The upheavals created by plate movement and earthquakes put stresses on the earth's crust and deforms the rocks - either by folding or faulting.

Layers of rock - or strata can be moulded into many folds and examples of this can be seen throughout the Park. Faults occur where rocks have been weakened by stresses such as those caused by plate boundaries. This creates fault scarps, examples of which can be found on Kelly's Saddle near the Carroll Hut. There are many faults in the Arthur's Pass region. The Alpine Fault runs just 20 kilometres to the west of Arthur's Pass, crossing the Taramakau at Wainihinihi.

The Taramakau, which forms the northern boundary of the Park, flows east to west along the Hope Fault a major branch of the Alpine Fault. To the south are the Bruce and Harper faults.

THE ALPINE FAULT

The Alpine Fault is said to be one of the few faults visible from space. Over 600 kilometres long in a virtually straight line from Milford Sound to Nelson, the fault dramatically marks the point where the India/Australian Plate overrides the Pacific Plate. The resulting collision has not only thrust up our alpine ranges but has ripped apart the crust, so that rocks that once lay side by side are now 450 kilometres apart.

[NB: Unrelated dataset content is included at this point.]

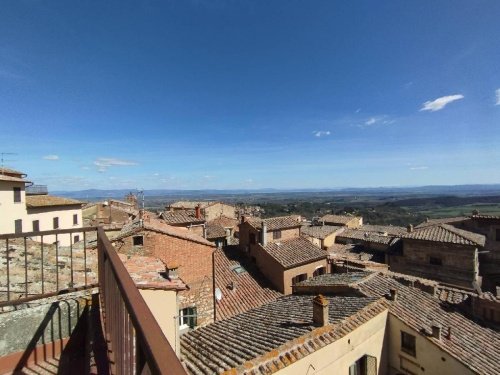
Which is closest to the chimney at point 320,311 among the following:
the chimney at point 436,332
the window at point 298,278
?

MOUNTAIN BUILDING & EROSION

Vertical uplift over the past two million years has raised the rocks of the present park ranges by 18,000 metres (18 km). Most of the peaks now are between 1600m to 2400m in height, having had their much greater massif taken away by glaciation, erosion & weathering. Most of this material has been taken by the major river systems of the region, and been deposited as the huge Canterbury Plains, and the West Coast shelf.